Problem to solve: Work out how many lines in the entries contain the string "should", and give nothing but that number.

Extracted entries:
##########

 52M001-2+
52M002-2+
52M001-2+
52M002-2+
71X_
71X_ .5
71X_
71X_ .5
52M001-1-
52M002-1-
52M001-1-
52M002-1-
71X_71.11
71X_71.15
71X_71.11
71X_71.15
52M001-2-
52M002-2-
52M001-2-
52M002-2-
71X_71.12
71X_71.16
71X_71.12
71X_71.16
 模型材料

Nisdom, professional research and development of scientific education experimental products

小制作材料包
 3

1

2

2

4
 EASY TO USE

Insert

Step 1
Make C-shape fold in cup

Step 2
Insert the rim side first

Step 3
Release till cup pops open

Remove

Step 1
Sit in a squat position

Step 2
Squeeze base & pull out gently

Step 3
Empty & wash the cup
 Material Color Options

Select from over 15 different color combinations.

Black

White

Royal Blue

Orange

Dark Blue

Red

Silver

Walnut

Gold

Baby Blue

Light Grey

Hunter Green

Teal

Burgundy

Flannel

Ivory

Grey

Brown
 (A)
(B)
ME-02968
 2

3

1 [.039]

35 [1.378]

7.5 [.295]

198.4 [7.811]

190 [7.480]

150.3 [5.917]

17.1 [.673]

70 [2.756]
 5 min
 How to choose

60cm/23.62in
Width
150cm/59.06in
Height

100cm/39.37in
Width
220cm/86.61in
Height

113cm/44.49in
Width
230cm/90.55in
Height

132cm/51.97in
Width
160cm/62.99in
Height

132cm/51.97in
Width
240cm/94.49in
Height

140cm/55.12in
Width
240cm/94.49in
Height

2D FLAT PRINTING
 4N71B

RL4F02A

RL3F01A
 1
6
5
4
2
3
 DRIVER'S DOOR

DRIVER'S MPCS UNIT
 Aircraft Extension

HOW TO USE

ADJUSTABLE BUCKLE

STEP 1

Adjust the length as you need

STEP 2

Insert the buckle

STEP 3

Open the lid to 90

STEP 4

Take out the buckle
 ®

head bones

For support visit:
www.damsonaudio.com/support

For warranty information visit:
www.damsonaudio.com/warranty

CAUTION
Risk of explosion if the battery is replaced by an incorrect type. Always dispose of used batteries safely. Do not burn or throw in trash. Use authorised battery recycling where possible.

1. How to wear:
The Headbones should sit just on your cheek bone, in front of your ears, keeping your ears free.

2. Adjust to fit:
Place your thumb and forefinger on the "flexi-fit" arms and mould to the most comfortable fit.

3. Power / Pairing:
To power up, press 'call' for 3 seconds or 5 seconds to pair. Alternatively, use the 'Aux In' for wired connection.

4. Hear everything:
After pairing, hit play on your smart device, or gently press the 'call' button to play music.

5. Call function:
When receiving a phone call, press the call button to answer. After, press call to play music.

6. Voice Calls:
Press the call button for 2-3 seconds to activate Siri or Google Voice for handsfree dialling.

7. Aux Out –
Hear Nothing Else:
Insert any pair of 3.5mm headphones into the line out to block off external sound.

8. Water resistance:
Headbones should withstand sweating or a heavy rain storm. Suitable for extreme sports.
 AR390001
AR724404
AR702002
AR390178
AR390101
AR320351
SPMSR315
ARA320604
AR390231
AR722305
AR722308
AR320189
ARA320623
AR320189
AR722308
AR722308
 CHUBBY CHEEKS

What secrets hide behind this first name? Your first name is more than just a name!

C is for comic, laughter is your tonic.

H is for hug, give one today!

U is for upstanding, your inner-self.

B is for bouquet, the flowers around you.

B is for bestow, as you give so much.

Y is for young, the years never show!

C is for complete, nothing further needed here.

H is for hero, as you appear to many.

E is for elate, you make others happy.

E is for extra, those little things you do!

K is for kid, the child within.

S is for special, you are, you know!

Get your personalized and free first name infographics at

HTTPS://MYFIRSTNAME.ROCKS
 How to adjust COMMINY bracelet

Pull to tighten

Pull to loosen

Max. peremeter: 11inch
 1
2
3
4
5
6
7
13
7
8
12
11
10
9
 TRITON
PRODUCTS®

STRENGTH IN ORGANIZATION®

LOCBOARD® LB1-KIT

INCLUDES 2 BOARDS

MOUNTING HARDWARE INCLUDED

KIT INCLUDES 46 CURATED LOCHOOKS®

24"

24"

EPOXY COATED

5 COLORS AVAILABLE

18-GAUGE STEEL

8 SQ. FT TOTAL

##########

Your response: 2